Though not immune to the recession, digital marketing rode out the downturn, and marketers worldwide are bullish about the space’s prospects in 2010, according to research from the Society of Digital Agencies (SoDA).
The “2010 Digital Marketing Outlook” report found that 81% of the brand executives surveyed expected an increase in digital projects in 2010, and one-half will be moving dollars from traditional to digital budgets. Further, more than three-quarters think the current economy will push more allocations to digital.
Senior marketers reported that social networks and applications were their biggest priority for 2010, followed closely by digital infrastructure.

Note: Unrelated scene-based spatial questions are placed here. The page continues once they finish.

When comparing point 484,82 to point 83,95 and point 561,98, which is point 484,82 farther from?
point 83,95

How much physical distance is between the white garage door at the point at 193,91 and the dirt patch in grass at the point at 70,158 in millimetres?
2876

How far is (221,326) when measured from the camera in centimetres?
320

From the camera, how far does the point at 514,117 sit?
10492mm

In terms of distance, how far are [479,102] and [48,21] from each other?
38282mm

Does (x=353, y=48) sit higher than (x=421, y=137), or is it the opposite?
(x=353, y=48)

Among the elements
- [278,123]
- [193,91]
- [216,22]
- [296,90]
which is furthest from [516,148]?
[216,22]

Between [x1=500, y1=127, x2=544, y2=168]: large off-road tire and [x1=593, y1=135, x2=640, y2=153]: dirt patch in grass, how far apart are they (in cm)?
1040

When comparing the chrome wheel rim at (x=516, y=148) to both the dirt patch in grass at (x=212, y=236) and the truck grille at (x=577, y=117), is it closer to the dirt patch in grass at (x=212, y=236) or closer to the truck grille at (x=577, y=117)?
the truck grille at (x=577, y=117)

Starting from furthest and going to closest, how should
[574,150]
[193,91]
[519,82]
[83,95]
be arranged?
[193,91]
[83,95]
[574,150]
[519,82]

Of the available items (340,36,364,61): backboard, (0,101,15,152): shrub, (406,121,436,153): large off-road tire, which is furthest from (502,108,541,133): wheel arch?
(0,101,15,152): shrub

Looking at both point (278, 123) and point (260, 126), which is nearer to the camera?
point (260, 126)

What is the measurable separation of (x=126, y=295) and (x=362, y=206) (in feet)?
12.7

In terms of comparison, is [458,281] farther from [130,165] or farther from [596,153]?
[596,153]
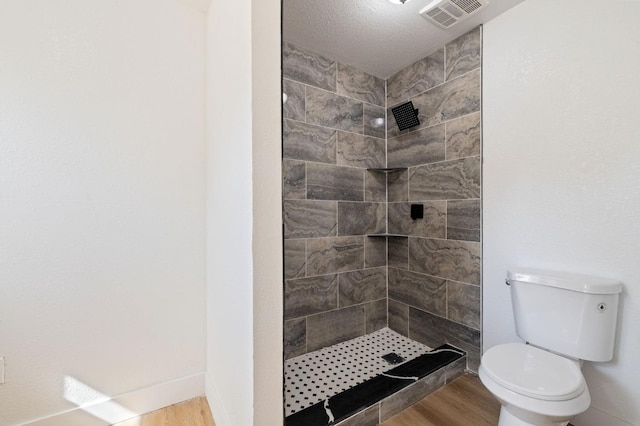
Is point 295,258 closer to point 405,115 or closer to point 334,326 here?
point 334,326

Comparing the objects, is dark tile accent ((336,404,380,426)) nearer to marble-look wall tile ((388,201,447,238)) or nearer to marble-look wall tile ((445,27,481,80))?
marble-look wall tile ((388,201,447,238))

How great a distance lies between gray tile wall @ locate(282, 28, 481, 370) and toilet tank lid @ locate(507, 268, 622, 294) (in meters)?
0.35

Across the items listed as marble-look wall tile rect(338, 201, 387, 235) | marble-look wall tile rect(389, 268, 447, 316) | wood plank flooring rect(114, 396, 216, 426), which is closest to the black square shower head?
marble-look wall tile rect(338, 201, 387, 235)

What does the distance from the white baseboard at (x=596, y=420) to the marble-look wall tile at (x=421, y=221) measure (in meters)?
1.18

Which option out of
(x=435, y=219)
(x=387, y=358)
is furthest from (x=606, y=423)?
(x=435, y=219)

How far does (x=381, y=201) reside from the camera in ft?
8.44

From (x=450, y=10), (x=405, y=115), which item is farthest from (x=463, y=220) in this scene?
(x=450, y=10)

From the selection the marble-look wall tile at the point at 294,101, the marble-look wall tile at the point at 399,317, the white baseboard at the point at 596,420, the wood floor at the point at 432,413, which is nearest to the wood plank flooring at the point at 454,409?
the wood floor at the point at 432,413

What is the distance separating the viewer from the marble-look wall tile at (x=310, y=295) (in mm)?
2102

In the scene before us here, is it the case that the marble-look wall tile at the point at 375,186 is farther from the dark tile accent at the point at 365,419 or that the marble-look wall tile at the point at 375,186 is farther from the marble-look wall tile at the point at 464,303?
the dark tile accent at the point at 365,419

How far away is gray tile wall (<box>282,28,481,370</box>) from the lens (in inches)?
77.9

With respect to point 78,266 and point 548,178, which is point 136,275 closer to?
point 78,266

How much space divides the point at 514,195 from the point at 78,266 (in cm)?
243

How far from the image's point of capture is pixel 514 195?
172cm
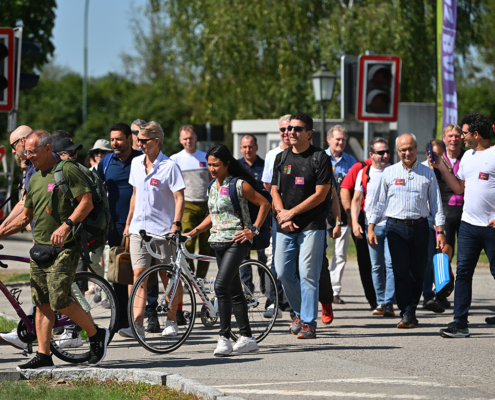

While social media marketing looks set to stay top of mind, a majority of respondents considered a range of digital activities at least “important,” with only games failing to inspire widespread interest.
As paid traditional media investments stagnated or decreased, paid digital spending has held steady or gone up, usually by less than 30%. But “unpaid/earned/proprietary” media spending has seen the sharpest rise, with nearly one-fifth of respondents reporting increases of more than 30%. Climbing unpaid-media spending is likely an effect of the increased emphasis on social networks, where the most effective efforts are earned, not bought.
Marketers are looking closely at measures of engagement. Respondents considered time spent on a site to be the most important performance metric, followed by unique page views.
Despite a bright outlook for digital, the report warned marketers that they must keep pushing for advances in the channel.
“Digital agencies must avoid complacency at all costs and continue to focus on driving innovation as well as engaging consumers with relevant dialog in uncharted and fast-moving channels,” said Steve Wages, interim executive director of SoDA, in a statement.